Task statement: In the column about a computer program that writes ads, copy the part from "I have enjoyed" to "rent being due." and swap "microchip" for "robot".

Given passage:
•••••
These threats have never concerned me. I knew the SPCA would keep animals away from anyone as abusive as my bosses. And I know my bosses' brothers-in-law would never work during daylight hours, unless a law was passed closing bars until sunset.
As far as being replaced by a machine, I always said, "If you can find a machine that could do a better job than me, you'd be an idiot not to replace me!" Like most boasts based on a presumption of my superiority in anything, this one has been called.
And, predictably, I lost.
Scientists have just developed a computer program that can produce creative work that has been judged as good as the work of top advertising industry professionals.
I have enjoyed writing this column. I hope you enjoy the microchip that will soon replace me. As long as this publication is still cutting me checks, though, I might as well tell you about the computer program that is going to replace creative types and force us to find jobs that require us to put on shoes.
Scientists at Jerusalem's Hebrew University didn't set out to destroy my career. That was a byproduct of their study. Their intent was to find out if people could produce more creative and original ideas when subjected to certain constraints. They didn't need a study for that. I could have told them the answer is yes. I only produce anything under the constraint of my rent being due.
These scientists, who I am hoping will be replaced by Dustbusters, decided to study advertising. Advertising, it seems, is one of the easiest forms of creativity to study, since 89 percent of all ads follow one of six "creativity templates." The most common template is "replacement." This is when some feature of the advertised product is replaced by an unexpected object. For instance, the support a Nike shoe provides was depicted in an ad by a group of firemen holding a shoe. In this case, the shoe was "replaced" by the safety net for people fleeing a burning building.
It seems almost 20 percent of ads are based on the idea of "replacement." Human ad executives and a computer were both asked to create an ad for a World Cup Tennis Match in Jerusalem. The humans came up with putting the tournament posters on the ancient city's walls. Not bad. The computer replaced the dome of a grand mosque with a tennis ball.
•••••
Record set:
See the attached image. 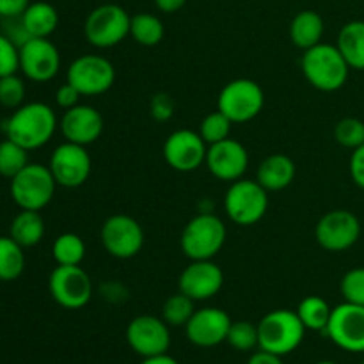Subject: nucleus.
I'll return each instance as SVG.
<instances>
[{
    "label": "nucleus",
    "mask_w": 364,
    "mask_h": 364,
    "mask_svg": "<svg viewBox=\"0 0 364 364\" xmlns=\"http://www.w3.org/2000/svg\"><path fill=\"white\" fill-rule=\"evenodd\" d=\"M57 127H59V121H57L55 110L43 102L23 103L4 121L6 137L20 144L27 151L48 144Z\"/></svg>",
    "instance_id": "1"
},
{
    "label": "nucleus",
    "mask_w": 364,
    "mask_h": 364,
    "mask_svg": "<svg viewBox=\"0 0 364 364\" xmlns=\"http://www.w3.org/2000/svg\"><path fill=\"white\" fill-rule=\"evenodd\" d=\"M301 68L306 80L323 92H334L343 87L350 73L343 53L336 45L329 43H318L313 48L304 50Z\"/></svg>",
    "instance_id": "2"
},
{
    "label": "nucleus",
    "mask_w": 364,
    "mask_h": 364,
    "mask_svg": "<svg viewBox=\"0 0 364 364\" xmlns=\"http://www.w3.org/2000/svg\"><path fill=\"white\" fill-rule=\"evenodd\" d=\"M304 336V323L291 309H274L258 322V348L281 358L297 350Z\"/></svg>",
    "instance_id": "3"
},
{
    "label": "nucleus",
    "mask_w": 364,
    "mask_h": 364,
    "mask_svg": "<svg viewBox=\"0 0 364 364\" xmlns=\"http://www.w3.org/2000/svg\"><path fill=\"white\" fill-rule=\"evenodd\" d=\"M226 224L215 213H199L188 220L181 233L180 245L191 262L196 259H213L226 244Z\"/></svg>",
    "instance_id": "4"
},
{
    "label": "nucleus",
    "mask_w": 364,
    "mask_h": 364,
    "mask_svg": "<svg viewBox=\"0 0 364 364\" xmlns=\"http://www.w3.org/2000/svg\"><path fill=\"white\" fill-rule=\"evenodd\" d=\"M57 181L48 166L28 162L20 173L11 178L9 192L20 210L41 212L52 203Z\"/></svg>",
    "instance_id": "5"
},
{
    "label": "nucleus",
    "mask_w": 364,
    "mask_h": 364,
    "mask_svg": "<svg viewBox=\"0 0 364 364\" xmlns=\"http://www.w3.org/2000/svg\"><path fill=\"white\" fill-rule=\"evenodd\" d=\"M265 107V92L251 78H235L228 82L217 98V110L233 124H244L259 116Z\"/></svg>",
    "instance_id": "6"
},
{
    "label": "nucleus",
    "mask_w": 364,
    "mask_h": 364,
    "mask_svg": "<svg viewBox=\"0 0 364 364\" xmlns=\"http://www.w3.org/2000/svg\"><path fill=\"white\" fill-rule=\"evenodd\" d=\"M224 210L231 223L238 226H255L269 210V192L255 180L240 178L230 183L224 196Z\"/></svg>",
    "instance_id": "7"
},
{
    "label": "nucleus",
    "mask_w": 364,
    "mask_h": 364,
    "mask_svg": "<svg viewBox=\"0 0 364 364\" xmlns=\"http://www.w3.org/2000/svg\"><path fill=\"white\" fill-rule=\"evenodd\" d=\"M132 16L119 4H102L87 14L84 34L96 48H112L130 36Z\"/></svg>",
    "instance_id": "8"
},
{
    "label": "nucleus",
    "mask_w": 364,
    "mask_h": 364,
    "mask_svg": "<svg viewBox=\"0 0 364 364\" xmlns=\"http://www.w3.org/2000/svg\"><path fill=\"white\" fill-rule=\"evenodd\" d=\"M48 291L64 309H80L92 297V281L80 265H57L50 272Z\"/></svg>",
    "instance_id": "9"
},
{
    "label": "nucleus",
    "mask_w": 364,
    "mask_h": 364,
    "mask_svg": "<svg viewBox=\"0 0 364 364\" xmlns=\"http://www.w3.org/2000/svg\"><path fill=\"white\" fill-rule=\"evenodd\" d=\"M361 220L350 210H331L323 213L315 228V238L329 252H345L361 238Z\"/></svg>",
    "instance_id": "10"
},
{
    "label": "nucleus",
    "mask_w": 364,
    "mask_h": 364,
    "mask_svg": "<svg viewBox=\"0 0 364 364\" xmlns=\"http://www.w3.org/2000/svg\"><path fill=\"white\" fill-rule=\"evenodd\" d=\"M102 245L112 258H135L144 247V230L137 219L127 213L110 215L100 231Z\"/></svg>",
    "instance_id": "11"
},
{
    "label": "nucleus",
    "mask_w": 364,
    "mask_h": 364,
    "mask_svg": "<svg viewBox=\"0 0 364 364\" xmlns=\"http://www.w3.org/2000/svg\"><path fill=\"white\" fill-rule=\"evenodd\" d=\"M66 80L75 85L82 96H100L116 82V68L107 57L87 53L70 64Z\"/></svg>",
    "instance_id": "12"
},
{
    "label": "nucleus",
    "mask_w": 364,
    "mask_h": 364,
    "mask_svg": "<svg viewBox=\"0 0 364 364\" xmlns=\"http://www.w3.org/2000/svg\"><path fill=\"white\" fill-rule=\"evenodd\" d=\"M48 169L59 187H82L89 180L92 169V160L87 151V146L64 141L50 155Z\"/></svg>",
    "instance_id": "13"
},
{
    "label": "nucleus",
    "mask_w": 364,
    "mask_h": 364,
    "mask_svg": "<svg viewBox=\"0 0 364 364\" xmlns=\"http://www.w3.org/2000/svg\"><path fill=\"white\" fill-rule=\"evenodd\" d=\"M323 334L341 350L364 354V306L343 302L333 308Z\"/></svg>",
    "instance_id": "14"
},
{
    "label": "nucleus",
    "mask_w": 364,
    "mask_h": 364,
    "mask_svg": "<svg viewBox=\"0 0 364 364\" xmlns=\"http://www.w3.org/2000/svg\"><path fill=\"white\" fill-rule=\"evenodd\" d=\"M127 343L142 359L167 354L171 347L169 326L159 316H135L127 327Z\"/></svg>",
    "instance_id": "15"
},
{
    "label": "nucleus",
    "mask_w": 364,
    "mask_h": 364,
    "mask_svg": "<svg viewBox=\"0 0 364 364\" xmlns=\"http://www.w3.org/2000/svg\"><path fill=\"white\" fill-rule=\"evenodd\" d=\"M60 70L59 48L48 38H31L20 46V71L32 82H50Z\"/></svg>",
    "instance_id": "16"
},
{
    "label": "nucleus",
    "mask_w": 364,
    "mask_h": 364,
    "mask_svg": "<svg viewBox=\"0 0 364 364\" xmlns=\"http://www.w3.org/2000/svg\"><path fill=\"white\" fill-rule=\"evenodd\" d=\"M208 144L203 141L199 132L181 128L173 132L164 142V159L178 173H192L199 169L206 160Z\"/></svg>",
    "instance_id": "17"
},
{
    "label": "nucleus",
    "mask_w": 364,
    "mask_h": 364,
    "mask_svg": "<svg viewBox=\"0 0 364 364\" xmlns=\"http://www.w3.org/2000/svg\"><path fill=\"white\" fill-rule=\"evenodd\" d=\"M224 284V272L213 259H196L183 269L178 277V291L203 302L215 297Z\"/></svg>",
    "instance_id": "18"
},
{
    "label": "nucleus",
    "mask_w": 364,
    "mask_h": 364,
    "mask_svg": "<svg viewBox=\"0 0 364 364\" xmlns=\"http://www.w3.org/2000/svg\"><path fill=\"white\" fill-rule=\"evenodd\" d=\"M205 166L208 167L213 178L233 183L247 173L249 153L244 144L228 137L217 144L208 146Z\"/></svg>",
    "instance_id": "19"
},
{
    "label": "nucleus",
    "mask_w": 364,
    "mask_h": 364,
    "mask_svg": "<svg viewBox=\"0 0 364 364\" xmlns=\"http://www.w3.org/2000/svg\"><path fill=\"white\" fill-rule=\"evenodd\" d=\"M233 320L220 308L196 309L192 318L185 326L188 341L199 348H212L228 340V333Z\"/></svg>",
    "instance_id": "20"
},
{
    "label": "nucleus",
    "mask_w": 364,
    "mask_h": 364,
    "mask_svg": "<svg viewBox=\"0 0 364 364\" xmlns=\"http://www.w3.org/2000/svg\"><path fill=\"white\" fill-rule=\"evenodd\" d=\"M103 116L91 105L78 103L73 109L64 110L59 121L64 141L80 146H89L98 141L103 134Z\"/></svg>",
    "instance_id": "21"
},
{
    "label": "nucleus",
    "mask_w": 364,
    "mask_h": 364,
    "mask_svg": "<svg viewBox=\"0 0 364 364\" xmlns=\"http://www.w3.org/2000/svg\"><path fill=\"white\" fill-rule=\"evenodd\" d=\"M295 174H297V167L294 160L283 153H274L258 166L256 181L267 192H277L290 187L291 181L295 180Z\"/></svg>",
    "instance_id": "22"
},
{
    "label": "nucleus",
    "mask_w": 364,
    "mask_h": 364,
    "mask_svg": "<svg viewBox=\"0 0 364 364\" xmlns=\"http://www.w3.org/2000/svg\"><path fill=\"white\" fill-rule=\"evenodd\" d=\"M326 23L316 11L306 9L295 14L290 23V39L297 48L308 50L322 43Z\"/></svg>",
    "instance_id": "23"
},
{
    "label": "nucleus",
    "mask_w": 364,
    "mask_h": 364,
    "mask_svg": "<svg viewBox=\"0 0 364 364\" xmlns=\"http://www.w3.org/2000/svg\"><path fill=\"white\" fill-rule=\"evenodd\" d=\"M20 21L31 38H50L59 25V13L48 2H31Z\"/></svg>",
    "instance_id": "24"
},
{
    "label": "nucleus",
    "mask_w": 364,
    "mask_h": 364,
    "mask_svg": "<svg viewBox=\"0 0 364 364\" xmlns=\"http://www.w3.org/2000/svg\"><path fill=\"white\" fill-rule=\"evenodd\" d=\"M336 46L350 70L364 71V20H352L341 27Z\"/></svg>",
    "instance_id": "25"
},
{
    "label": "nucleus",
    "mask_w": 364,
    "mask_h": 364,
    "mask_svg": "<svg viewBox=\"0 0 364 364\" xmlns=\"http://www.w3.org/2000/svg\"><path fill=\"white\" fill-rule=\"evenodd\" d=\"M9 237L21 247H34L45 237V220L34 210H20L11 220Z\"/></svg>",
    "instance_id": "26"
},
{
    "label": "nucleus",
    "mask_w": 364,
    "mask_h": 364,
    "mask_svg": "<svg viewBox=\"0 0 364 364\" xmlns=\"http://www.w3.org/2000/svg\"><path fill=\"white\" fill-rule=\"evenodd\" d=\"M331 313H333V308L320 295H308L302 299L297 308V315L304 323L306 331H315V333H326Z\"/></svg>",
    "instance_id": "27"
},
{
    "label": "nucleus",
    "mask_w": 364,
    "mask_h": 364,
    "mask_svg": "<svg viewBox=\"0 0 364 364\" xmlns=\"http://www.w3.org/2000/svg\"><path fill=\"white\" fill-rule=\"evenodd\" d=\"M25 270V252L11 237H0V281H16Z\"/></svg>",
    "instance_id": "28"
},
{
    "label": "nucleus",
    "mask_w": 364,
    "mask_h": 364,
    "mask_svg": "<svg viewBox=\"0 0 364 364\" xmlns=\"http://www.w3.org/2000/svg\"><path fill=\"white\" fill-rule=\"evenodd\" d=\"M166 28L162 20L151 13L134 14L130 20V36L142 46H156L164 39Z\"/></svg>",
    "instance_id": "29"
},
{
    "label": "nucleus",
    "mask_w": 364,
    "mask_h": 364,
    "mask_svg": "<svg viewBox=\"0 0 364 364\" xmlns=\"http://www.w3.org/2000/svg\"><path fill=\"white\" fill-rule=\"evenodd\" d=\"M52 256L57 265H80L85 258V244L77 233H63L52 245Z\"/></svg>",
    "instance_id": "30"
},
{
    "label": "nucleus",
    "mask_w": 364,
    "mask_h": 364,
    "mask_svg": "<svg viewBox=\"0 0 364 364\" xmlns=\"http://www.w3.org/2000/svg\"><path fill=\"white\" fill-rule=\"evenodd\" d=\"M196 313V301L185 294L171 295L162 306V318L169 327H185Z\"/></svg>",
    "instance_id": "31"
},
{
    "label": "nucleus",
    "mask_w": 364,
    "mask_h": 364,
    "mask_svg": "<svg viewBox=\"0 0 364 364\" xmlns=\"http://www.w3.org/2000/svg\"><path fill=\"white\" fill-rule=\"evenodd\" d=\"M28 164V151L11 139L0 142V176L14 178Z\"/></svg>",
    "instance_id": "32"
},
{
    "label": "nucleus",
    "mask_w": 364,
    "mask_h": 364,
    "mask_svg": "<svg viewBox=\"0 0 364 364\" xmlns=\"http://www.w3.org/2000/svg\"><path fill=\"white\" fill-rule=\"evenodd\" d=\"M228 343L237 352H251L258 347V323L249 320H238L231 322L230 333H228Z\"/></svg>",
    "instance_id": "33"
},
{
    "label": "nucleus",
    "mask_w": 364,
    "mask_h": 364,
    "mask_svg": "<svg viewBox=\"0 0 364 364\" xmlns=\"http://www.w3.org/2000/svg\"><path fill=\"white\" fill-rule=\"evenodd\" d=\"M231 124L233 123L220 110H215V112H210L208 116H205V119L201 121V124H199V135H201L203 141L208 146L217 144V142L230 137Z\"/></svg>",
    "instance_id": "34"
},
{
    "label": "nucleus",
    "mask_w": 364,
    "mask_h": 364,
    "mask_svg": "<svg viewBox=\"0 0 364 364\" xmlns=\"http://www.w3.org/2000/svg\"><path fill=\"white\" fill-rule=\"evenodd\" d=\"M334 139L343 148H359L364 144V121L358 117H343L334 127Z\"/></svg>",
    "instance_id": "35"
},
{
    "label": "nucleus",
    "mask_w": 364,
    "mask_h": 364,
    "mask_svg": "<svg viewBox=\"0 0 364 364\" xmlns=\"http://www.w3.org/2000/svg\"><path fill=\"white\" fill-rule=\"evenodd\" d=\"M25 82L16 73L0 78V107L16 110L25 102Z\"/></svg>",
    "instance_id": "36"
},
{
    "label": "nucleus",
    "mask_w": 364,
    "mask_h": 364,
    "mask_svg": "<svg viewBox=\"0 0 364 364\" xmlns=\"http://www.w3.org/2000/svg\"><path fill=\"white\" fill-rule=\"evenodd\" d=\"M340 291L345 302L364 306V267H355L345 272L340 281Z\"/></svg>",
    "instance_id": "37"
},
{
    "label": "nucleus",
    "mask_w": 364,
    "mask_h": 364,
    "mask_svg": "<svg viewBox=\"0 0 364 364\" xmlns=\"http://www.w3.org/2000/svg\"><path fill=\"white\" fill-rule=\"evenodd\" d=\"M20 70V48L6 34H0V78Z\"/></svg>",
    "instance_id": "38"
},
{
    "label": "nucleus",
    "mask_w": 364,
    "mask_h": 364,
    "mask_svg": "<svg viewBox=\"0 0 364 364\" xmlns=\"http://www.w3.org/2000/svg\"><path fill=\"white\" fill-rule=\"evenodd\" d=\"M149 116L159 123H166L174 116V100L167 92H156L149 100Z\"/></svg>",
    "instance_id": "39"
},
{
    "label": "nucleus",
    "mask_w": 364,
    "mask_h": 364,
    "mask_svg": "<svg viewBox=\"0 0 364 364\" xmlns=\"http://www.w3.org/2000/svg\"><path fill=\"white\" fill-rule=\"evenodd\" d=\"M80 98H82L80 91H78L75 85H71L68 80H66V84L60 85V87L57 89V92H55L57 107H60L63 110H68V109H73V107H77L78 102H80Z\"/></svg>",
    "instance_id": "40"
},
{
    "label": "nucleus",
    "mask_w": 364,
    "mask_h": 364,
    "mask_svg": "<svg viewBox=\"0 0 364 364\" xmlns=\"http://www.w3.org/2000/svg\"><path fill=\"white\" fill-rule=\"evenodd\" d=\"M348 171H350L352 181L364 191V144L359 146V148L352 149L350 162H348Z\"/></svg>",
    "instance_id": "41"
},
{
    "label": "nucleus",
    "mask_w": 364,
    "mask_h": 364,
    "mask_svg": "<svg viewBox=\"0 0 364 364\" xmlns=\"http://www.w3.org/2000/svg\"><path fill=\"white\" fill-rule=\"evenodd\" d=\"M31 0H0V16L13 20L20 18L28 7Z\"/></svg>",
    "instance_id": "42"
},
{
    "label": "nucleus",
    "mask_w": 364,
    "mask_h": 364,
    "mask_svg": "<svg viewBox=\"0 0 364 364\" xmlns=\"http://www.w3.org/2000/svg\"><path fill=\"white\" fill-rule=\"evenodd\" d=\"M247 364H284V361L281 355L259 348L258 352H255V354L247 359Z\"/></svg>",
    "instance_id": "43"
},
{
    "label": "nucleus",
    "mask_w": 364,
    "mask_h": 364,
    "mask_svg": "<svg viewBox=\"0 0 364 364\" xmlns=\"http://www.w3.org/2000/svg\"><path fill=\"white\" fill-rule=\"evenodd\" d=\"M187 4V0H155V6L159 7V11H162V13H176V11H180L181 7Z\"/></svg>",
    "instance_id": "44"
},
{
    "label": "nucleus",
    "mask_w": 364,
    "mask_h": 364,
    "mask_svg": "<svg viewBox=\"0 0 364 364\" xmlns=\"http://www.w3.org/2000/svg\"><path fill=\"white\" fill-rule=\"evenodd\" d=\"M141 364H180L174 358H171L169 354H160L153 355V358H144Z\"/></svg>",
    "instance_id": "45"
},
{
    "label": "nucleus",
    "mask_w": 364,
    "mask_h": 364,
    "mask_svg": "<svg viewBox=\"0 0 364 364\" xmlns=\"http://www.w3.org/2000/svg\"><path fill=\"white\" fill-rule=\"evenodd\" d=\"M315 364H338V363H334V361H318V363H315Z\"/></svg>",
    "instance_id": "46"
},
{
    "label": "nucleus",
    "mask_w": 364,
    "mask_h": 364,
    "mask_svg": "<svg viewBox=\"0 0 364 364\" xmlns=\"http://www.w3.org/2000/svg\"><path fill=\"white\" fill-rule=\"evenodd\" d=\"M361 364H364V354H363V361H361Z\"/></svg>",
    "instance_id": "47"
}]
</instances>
•••••
Complete output:
I have enjoyed writing this column. I hope you enjoy the robot that will soon replace me. As long as this publication is still cutting me checks, though, I might as well tell you about the computer program that is going to replace creative types and force us to find jobs that require us to put on shoes.
Scientists at Jerusalem's Hebrew University didn't set out to destroy my career. That was a byproduct of their study. Their intent was to find out if people could produce more creative and original ideas when subjected to certain constraints. They didn't need a study for that. I could have told them the answer is yes. I only produce anything under the constraint of my rent being due.